But I'd love to see the code to verify. Hopefully I just missed it when digging through the repo.
Hi. I designed most of FlatBuffers, so let me see if I can clarify:
Clearly, FlatBuffers seeks a different design tradeoff than Cap'n Proto. We wanted to retain all the flexibility of Protobufs, while having the advantages of the "zero parsing / zero allocation" approach. That brought us to the vtable design.
In use cases where performance matters, i.e. you are churning through a large amount of data, you will be accessing the same vtable repeatedly, and the cost of the extra indirection (and the code associated with it) will be masked by the memory latency of the main data you're going through. It will be (close to) "for free". Even in cases where that isn't the case, whether or not it is able to match Cap'n Proto's accessor code is less interesting than it being endlessly faster than Protobuf and most other serializers out there, given that it is just as flexible.
vtables are de-duped on the fly during construction. It is typically not expensive.
Note this tiny overhead holds for "tables", we also have naked "structs", which do not have the indirection overhead, but have no forwards/backwards compatability. Useful for things like 2d/3d vector types, colors, and other small POD types that are used a lot.
FlatBuffers also has unions, which you should use instead of optionals when appropriate. We feel optionals have a lot of uses beyond just mere unions and forwards/backwards compatibility, however. Game objects can have a LOT of fields, many of which are often at their default value, and thus not stored on the wire. This gives significant compression. The zero-byte compression in Cap'n Proto is cool, but we prefer to not have to use additional buffers when reading. Optionals also give a lot of design freedom, i.e. you can add a field that you know is only needed for very few instances without fear of bloating your binaries, as an alternative to "subclassing", or indeed unions.
On field declaration order: to each his own, I guess. That said, the omission of explicit field id's is something that's handled at the level of the schema compiler, we could easily allow optional id declarations in the schema for people who want the flexibility of declaring things in an arbitrary order. Noted.
We should clean up the benchmark code, so it can be included, yes. It is not running a noop loop, we made sure of that. I haven't verified what makes Protobuf traversal that much slower, I am guessing it's causing a memory allocation somewhere.
Structs are a welcome improvement. Using Protobuf, I was forced to move from a 3d vector type to an array of doubles to get packed=true performance. Small loss of expressiveness, no big deal, but I can imagine it getting a lot worse for heterogeneous and/or more complex structs. Was a shock to see a dynamic allocation for every vector in my 1000-element array. (I understand why this is necessary given the spec of Protobuf though.)

Entries shown ▸
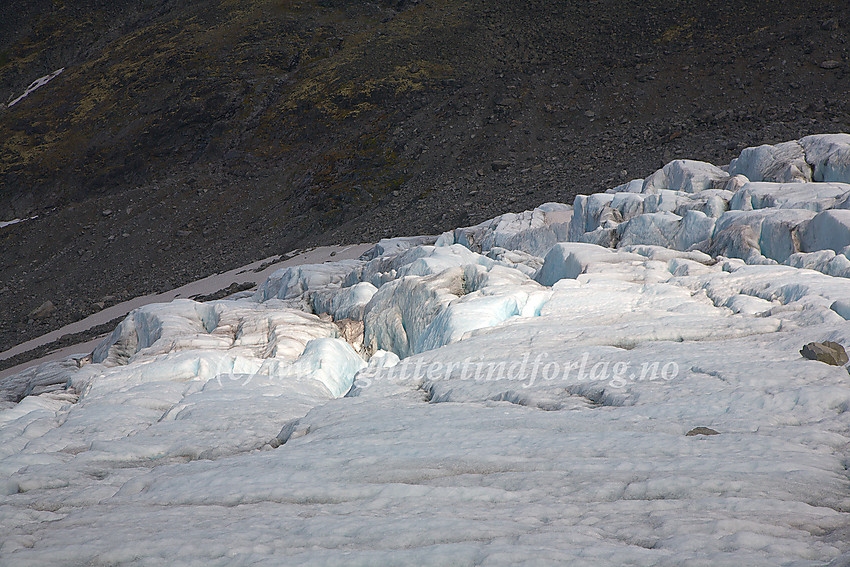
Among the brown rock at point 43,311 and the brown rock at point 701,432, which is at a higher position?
the brown rock at point 701,432

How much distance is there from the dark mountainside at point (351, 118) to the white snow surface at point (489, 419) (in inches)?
938

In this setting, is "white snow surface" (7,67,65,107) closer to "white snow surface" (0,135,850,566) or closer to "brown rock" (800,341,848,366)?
"white snow surface" (0,135,850,566)

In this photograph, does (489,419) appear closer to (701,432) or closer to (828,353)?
(701,432)

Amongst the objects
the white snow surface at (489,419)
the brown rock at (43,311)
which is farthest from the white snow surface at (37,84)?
the white snow surface at (489,419)

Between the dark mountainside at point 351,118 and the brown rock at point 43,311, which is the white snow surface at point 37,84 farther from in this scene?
the brown rock at point 43,311

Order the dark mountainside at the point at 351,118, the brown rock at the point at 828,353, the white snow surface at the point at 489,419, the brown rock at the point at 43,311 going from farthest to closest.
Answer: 1. the dark mountainside at the point at 351,118
2. the brown rock at the point at 43,311
3. the brown rock at the point at 828,353
4. the white snow surface at the point at 489,419

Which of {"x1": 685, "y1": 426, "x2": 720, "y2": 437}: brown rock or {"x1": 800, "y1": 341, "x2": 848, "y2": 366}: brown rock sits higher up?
{"x1": 685, "y1": 426, "x2": 720, "y2": 437}: brown rock

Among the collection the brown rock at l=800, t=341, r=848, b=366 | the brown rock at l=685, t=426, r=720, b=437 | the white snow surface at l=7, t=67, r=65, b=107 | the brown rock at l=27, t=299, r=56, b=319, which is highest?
the white snow surface at l=7, t=67, r=65, b=107

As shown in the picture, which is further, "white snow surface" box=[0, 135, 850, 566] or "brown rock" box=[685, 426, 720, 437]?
"brown rock" box=[685, 426, 720, 437]

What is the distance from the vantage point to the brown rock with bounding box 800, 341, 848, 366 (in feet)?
33.3

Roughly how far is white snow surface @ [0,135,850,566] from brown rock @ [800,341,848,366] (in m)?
0.21

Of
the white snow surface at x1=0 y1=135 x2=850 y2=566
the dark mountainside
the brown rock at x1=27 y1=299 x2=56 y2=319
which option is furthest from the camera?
the dark mountainside

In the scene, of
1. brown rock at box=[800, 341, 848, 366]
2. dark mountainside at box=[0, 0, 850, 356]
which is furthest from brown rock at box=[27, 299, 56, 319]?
brown rock at box=[800, 341, 848, 366]

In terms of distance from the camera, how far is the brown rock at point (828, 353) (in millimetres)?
10148
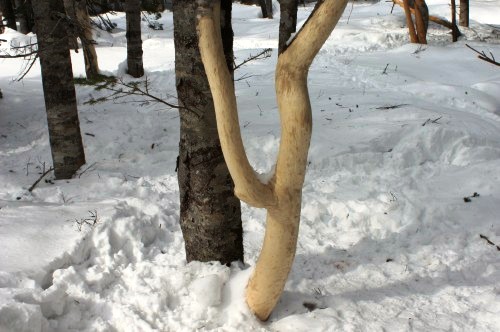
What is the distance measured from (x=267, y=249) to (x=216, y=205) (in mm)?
542

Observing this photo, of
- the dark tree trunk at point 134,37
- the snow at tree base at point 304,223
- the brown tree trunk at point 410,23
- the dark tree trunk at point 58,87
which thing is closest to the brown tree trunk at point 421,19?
the brown tree trunk at point 410,23

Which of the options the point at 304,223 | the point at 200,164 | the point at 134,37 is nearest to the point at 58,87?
the point at 200,164

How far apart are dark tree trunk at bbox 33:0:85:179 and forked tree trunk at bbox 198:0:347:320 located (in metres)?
3.00

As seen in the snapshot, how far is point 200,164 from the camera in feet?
9.16

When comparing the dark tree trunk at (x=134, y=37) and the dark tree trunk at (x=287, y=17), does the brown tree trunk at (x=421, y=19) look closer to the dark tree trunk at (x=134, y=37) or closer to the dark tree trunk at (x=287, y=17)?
the dark tree trunk at (x=287, y=17)

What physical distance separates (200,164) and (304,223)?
1.57 m

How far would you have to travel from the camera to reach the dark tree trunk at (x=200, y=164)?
104 inches

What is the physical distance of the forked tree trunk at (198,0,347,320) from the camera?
6.39 ft

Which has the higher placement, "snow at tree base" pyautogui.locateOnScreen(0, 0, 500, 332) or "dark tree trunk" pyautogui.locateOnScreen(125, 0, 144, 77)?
"dark tree trunk" pyautogui.locateOnScreen(125, 0, 144, 77)

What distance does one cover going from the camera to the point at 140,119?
22.4 feet

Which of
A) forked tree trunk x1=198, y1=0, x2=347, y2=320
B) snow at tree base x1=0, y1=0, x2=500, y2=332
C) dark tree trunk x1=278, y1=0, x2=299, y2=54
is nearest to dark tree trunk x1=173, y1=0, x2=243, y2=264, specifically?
snow at tree base x1=0, y1=0, x2=500, y2=332

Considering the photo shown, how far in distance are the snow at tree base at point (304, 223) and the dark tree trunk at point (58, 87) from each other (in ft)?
0.81

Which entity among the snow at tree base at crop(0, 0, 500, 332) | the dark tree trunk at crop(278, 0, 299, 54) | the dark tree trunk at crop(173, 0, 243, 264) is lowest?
the snow at tree base at crop(0, 0, 500, 332)

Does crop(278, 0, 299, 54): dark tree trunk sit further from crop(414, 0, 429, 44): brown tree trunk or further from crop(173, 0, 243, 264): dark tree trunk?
crop(414, 0, 429, 44): brown tree trunk
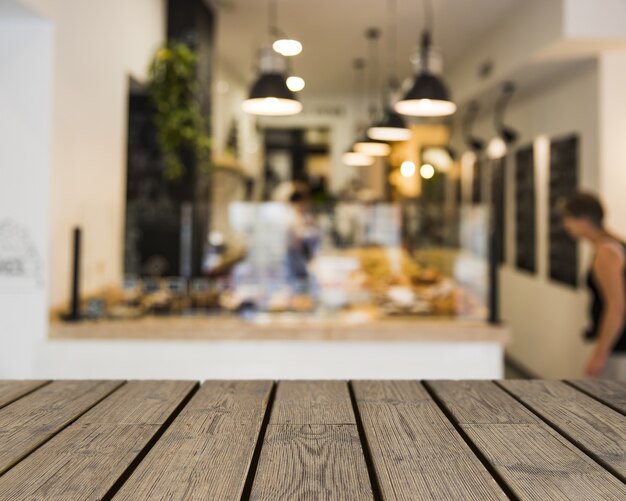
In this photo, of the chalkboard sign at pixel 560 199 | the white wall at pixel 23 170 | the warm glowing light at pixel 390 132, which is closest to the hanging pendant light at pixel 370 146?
the warm glowing light at pixel 390 132

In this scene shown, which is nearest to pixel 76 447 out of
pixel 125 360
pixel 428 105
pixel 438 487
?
pixel 438 487

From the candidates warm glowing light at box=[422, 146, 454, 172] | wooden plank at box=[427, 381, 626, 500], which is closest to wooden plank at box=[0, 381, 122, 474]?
wooden plank at box=[427, 381, 626, 500]

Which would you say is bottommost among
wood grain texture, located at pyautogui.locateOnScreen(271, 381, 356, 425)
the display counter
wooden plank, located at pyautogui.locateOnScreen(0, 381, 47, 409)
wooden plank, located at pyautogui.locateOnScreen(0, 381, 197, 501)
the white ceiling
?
the display counter

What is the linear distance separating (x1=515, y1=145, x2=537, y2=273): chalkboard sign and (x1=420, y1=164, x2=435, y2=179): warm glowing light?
2501 mm

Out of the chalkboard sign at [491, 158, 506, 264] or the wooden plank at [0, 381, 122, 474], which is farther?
the chalkboard sign at [491, 158, 506, 264]

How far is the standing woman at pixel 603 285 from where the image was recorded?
10.8ft

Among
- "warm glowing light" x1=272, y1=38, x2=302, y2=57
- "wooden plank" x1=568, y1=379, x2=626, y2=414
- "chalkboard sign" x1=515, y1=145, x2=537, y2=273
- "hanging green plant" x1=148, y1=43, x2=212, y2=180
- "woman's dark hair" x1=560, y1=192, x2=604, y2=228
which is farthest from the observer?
"chalkboard sign" x1=515, y1=145, x2=537, y2=273

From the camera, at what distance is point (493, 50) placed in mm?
5719

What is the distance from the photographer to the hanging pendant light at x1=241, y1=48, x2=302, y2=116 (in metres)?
3.04

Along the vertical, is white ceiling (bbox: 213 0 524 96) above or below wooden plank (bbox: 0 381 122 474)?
above

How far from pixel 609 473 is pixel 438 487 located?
9.7 inches

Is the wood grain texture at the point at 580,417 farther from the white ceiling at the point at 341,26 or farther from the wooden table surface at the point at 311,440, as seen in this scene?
the white ceiling at the point at 341,26

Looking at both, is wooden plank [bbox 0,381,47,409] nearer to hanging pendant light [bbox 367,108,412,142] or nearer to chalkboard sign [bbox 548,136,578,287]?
hanging pendant light [bbox 367,108,412,142]

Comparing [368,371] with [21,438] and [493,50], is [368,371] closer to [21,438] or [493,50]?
[21,438]
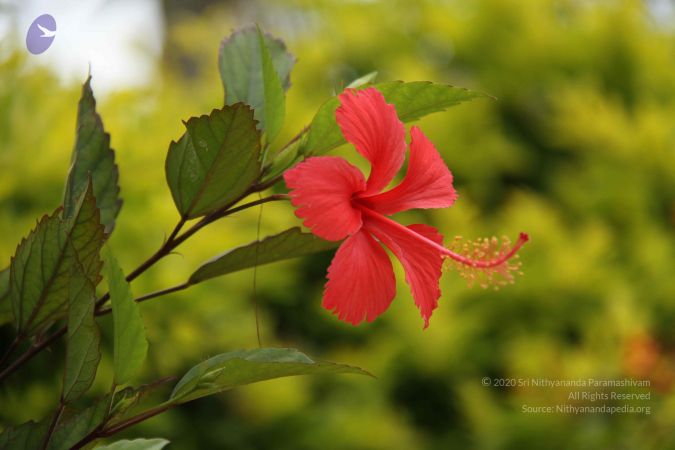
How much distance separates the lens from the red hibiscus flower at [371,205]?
22.5 inches

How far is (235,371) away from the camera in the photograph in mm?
562

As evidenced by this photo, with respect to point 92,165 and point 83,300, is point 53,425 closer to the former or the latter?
point 83,300

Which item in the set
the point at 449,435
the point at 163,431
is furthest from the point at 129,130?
the point at 449,435

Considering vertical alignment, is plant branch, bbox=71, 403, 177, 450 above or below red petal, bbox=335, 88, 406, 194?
below

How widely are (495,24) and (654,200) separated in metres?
0.93

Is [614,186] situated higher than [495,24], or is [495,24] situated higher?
[495,24]

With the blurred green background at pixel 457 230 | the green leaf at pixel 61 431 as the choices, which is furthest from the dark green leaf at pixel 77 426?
the blurred green background at pixel 457 230

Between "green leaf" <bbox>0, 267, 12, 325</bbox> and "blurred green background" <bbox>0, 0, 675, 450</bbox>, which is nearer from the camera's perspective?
"green leaf" <bbox>0, 267, 12, 325</bbox>

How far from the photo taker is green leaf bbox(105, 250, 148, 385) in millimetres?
555

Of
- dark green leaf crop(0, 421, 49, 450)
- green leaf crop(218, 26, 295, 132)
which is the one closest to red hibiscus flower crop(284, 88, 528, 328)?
green leaf crop(218, 26, 295, 132)

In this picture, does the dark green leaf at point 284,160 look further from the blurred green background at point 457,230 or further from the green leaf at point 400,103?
the blurred green background at point 457,230

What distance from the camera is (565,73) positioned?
328cm

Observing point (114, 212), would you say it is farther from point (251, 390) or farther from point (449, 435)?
point (449, 435)

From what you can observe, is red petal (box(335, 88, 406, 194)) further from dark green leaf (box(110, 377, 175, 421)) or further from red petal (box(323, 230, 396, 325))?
dark green leaf (box(110, 377, 175, 421))
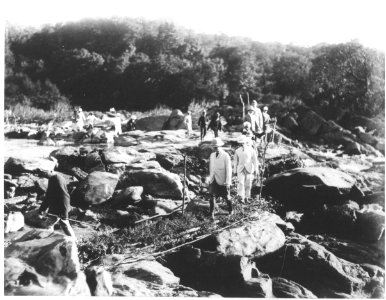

Exercise instructions ▸
**A.** In the FlatBuffers discussion, when are vtables de-duplicated?
**B.** Update the records from the line containing "With the blurred" through the end of the records, replacing "red petal" with "crimson petal" and leaving everything else unchanged. Omit the pictures from your answer.

Results by task ▸
**A.** Vtables are de-duplicated on the fly during construction.

**B.**
With the blurred green background at pixel 457 230 | the green leaf at pixel 61 431 as the choices, which is furthest from the dark green leaf at pixel 77 426?
the blurred green background at pixel 457 230

Between "green leaf" <bbox>0, 267, 12, 325</bbox> and "blurred green background" <bbox>0, 0, 675, 450</bbox>, which is nearer from the camera's perspective?
"green leaf" <bbox>0, 267, 12, 325</bbox>

How far from the photo taker is green leaf bbox(105, 250, 148, 385) in millimetres?
555

Of
- dark green leaf crop(0, 421, 49, 450)
- green leaf crop(218, 26, 295, 132)
which is the one closest to red hibiscus flower crop(284, 88, 528, 328)?
green leaf crop(218, 26, 295, 132)

In this picture, does the dark green leaf at point 284,160 look further from the blurred green background at point 457,230 or further from the green leaf at point 400,103?
the blurred green background at point 457,230

What distance from the camera is (565,73) positioned?
328cm

Observing point (114, 212), would you say it is farther from point (251, 390) or farther from point (449, 435)?
point (449, 435)

From what you can observe, is crimson petal (box(335, 88, 406, 194)) further from dark green leaf (box(110, 377, 175, 421)) or further from crimson petal (box(323, 230, 396, 325))?
dark green leaf (box(110, 377, 175, 421))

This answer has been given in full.